**Work to complete**:
1. Alter the passage on refugee protection from the words "As you know, the Global" through "the 21st century." so that "three strands" takes the place of "three tracks".
2. Extend the passage on refugee protection past its final sentence.

**Excerpt provided**:
For the last fifty years, the 1951 Refugee Convention has been the foundation of the international system of refugee protection. UNHCR's work has been built on it. Millions of people throughout the world have been able to find safety and new lives because of it. It has also helped States to have a more predictable and co-ordinated approach to a growing international problem.
As you know, the Global Consultations on International Protection were launched last year. This process is running on three tracks. The first reaffirms the continuing validity and centrality of the Convention and focuses on how to strengthen its implementation. The second considers mainly legal but also some practical dilemmas relating to implementation. The third explores the challenges of modernity and issues related to refugee protection which are not adequately covered by the Convention.
The Ministerial Declaration, to be adopted at this meeting, reflects the challenges that lie ahead. Indeed, it will provide a solid base for an Agenda for Protection for the 21st century.
Today there are more than 22 million people of concern to my Office. These include, amongst others, refugees, asylum seekers, returnees, internally displaced people and stateless people. All of these are people who are not able to benefit from the protection of their own governments. All of them are products of political failure.
The United Nations, which is based on the principle of State sovereignty, understood early on that nations must be responsible for those who are the victims of violence, persecution and fear. For politics can bring people together; but it can also divide people. Those who are not protected by their own governments must have international protection.
Over the course of the last fifty years, refugee protection has - for the first time ever - been truly globalized. A network of institutions, norms and laws have been developed to deal with refugee problems wherever they manifest themselves. UNHCR now works in countries throughout the world, and the 1951 Convention, together with its 1967 Protocol, is now in effect a universal charter of refugee law.
But new problems have arisen. In the new international political environment, we see governments refusing to accept refugees because they are so many; refusing to accept them because they are mixed up with economic migrants; refusing to accept them because of a lack of burden sharing amongst States.
Increasingly, burden sharing has become the key to finding solutions for refugees. It is about achieving a productive symbiosis between host countries and cash-donor countries. UNHCR has to play a vital role in this regard, facilitating burden sharing arrangements among States that have a common interest in finding solutions for refugees. This has been a key cross-cutting concern in the Global Consultations process.
Voluntary return, local integration and resettlement: these are, as you know, the three durable solutions for refugees. In many cases, governments will only agree to assist in achieving these solutions when a fair system of burden sharing is in place.
At the same time, refugees should not be seen solely as a burden. Without underestimating the humanitarian and security issues related to the presence of large refugee populations, it must be recognized that refugees are not merely the beneficiaries of humanitarian aid. They can make positive contributions. They can enrich our societies, as many - including President Vike-Freiberga here on the podium today - have done in the past. Rather than marginalizing refugees, our challenge is to find ways of empowering them, so that they can contribute to our societies.

**Records supplied**:

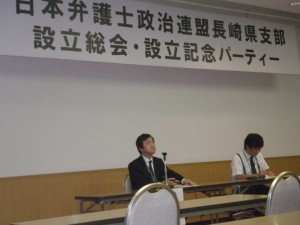 弁政連長崎県支部設立総会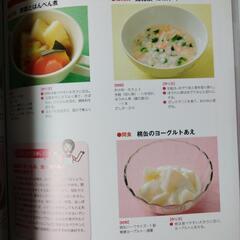 【本】赤ちゃんと子供の病気とホームケアの画像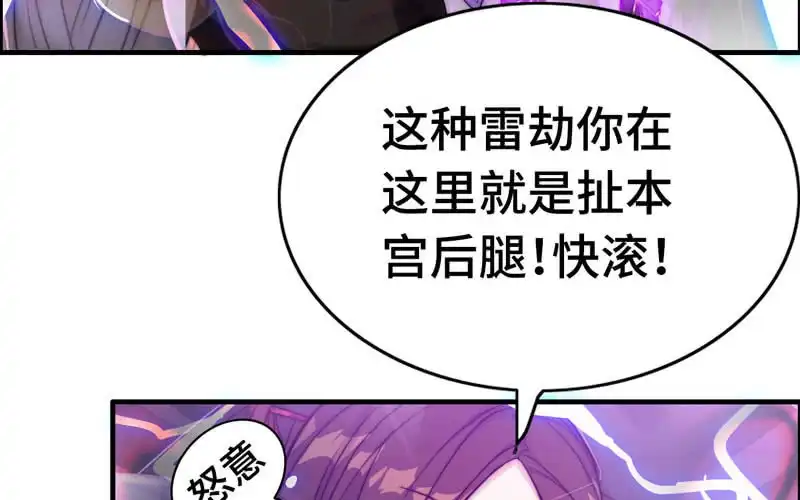 《神魔天煞》第七十八话 第78页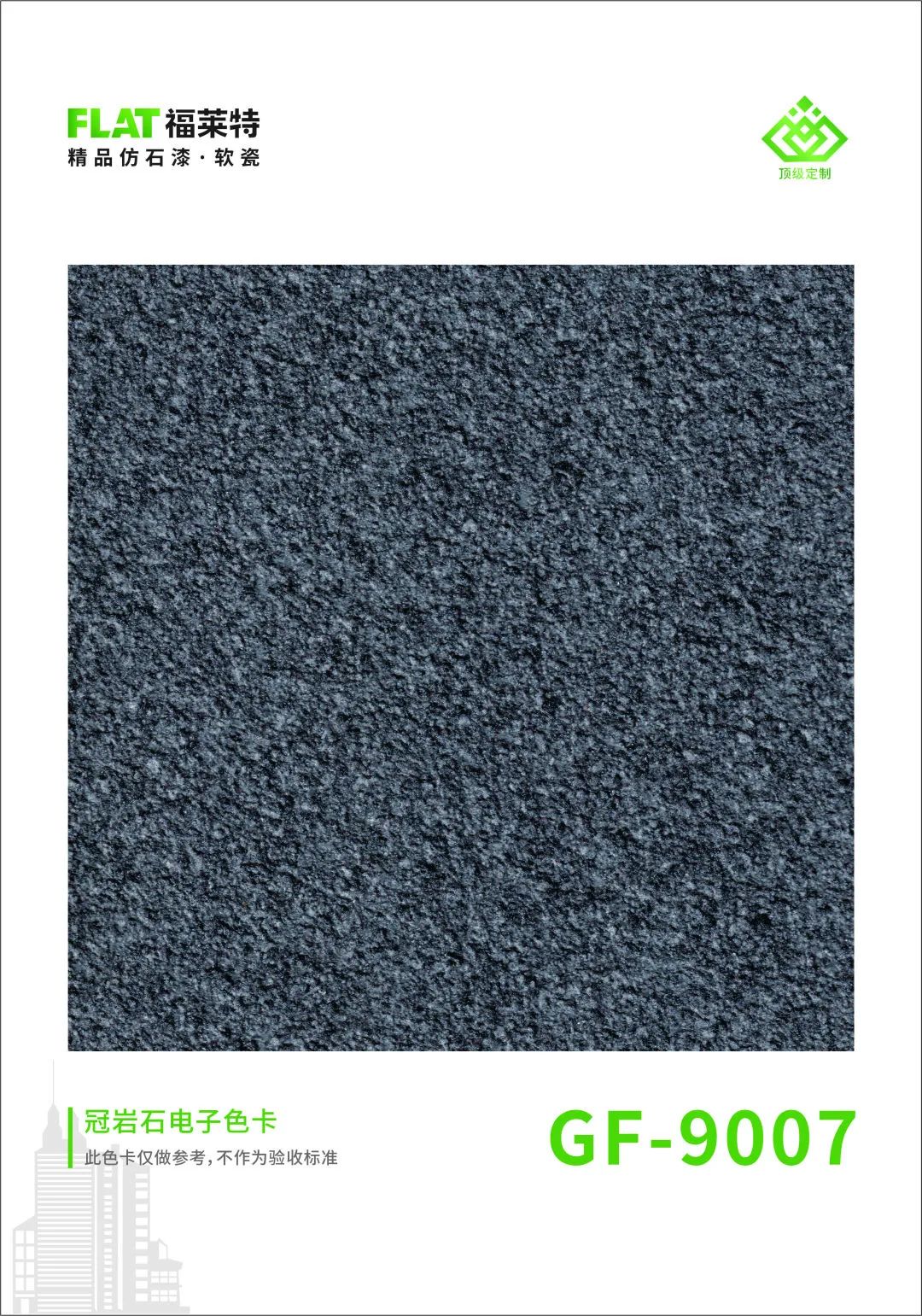 9888拉斯维加斯(中国游)官方网站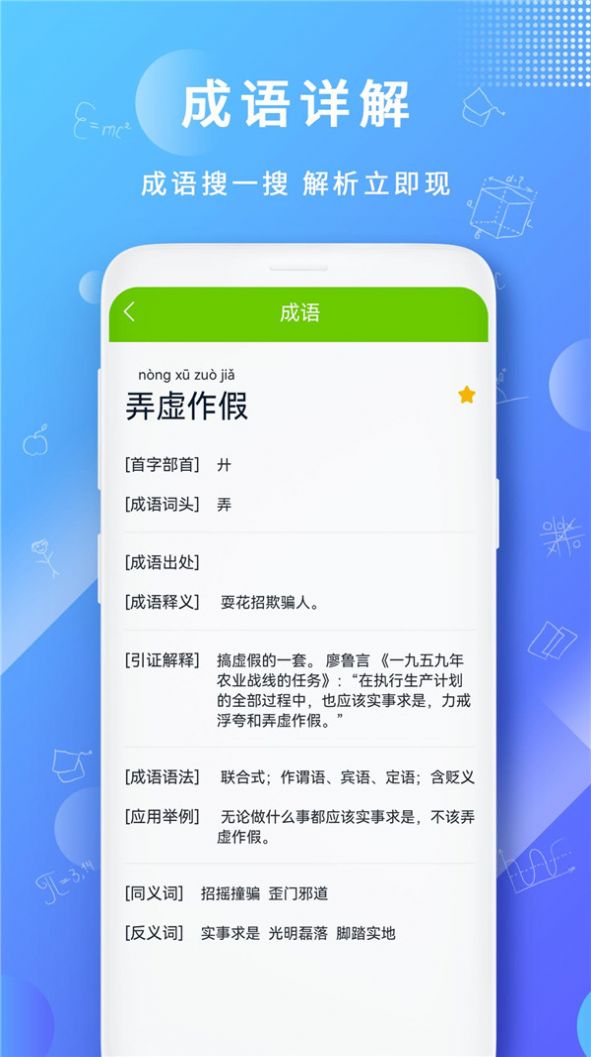 作文王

**Results of the tasks**:
1.
As you know, the Global Consultations on International Protection were launched last year. This process is running on three strands. The first reaffirms the continuing validity and centrality of the Convention and focuses on how to strengthen its implementation. The second considers mainly legal but also some practical dilemmas relating to implementation. The third explores the challenges of modernity and issues related to refugee protection which are not adequately covered by the Convention.
The Ministerial Declaration, to be adopted at this meeting, reflects the challenges that lie ahead. Indeed, it will provide a solid base for an Agenda for Protection for the 21st century.

2.
We must ensure respect for the individual dignity and worth of each and every refugee. Perhaps this is the most important point: to understand that refugees have an enormous capacity to become valuable citizens. Not a burden; not a risk; but valuable citizens. Recognition of this is where durable solutions and good governance for refugees begins.
When I assumed office as High Commissioner less than a year ago, I found it interesting to hear Ministers like Jack Straw and Phillip Ruddock strongly urging more solutions to be found for refugees within their regions of origin. This was also the leitmotif of the High Level Working Group of the European Union. At the same time, I was having discussions with the governments of Pakistan and Iran, who were together hosting the world's largest refugee population, and who were telling me about their extreme disillusionment with the fact that burden sharing was not taking place.
This is the paradox: If all countries lived up to their obligations with respect to refugees, there would be no problem of burden sharing; but countries are not prepared to live up to their obligations unless there is burden sharing.
Globalization has not brought an end to violence, persecution and failing states. This is illustrated by the fact that today there are over 22 million people of concern to UNHCR. In responding to the needs of these people, we have to ensure effective partnerships between political actors, humanitarian organizations, development agencies, human rights groups and many others. Indeed, one of the biggest challenges today is to ensure adequate coordination of this multiplicity of actors.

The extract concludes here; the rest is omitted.